Kendra has been a fixture in the online costuming world since the late 1990s. Her website, Démodé Couture, is one of the most well-known online resources for historical costumers. In the summer of 2014, she published a book on 18th-century wig and hair styling. Kendra is a librarian at a university, specializing in history and fashion. She’s also an academic, with several articles on fashion history published in research journals.

12 Responses

  1. ljones1966

    I was originally tempted to ignore this movie when it first came out, because I thought it would be a conventional biopic. Thankfully, my curiosity got the best of me and I saw the movie. Not only did I enjoy the plot, I also enjoyed the costumes. And the ironic thing is I had worn out my interest in 1940s fashion a long time ago.

  2. Susan Pola Staples

    Yes, I saw the movie. I enjoyed it immensely for its acting and the Ruth E. Carter 1940s costumes and hair. Kate Hudson’s Eleanor Strubing’s waves and the upper crust juror’s hair and costumes were among my favourites. But my favourite costumes were the men. Chadwick Boseman’s suits were stylish, sexy and in character. Josh Gad’s Friedman’s were nerdy, shy (if a suit can be considered shy) or unassuming and un-WASP-ish.

    Now that Lena Horne has a stamp, maybe well see a biopic on her.

    • laBelleNoire

      God, I hope so! A Lena Horne biopic is well overdue. Pivotal question is: Who would play her?
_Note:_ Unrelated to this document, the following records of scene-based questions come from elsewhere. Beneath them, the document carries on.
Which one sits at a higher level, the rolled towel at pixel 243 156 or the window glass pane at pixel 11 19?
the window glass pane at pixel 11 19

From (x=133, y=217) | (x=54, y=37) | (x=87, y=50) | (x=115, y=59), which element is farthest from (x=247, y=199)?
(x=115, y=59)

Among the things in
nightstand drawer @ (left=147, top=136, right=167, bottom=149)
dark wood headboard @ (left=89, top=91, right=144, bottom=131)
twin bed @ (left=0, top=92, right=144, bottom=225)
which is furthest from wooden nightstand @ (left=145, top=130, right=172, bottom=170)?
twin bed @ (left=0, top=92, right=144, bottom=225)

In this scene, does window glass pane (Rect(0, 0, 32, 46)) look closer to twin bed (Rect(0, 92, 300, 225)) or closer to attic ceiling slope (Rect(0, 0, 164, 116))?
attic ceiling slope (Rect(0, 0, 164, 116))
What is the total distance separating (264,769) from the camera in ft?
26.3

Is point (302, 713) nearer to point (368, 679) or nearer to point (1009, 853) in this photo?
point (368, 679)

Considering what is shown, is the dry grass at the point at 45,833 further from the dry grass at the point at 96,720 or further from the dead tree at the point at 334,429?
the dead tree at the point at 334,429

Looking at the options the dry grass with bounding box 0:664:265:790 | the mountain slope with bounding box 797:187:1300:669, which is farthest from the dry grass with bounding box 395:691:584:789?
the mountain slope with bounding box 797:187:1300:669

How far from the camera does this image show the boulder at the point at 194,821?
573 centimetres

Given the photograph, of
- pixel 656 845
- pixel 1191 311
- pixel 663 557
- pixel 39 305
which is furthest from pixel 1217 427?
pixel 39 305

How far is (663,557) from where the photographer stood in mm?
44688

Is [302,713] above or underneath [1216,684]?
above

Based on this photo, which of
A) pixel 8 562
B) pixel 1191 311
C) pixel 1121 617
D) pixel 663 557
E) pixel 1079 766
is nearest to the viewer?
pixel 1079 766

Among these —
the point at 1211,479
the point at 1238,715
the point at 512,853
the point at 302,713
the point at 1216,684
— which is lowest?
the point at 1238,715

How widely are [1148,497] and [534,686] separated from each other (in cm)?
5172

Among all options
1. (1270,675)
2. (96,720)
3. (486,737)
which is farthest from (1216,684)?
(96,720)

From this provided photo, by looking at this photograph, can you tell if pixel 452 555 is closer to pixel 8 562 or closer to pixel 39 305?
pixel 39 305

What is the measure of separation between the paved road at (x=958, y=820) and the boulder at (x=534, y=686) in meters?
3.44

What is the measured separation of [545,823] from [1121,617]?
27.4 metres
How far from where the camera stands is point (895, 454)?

      • Susan Pola Staples

        I would love to see a GWTW ‘Scarlet OHara’ search for the actress.
        Do you have a suggestion?

        • laBelleNoire

          That type of search would be EVERYTHING! Apparently, others have been pondering this question, and here is a link to a list:


          Out of all the ones on the list, I could see Thandi Newton. She’s got some serious acting chops, and, actually favors Lena. With the right make up, the resemblance could be remarkable.

          My first thought was Halle Berry, cuz I think she favors Lena, but I don’t know if she has the acting chops. Salli Richardson-Whitfield could be a contender. She even has (had?) a Kickstarter to finance bioplay:


          Who could you see playing her?

          • Susan Pola Staples

            My first thought was Halle Berry who does have an Oscar but then I thought Gugu Mbatha Rau from Belle and Julee Smolett and Tony winner Patina Miller.

            • laBelleNoire

              Gugu Mbatha Raw would be good. I loved her in Belle.

              I wish we could make this happen!

  3. Frannie Germeshausen

    Can’t go wrong with I. Magnin and Lilli Ann, San Francisco originals both.

  4. Nzie

    Ooh! I heard about this one but then never really saw anything about it again. Will have to look out for it as it looks good—glad to see the good review here. loving that 40s look, too.

  5. Hawke

    I’m generally not a fan of courtroom dramas or biopics, but for Chadwick Boseman in vintage suits, I’m going to have to check this out.

  6. Heather Ripley

    Damn, I just watched it and was so excited about the story and the costumes but I came in 3/4 of the way in and apparently missed several outstanding ensembles. Guess a rewatch is in order!!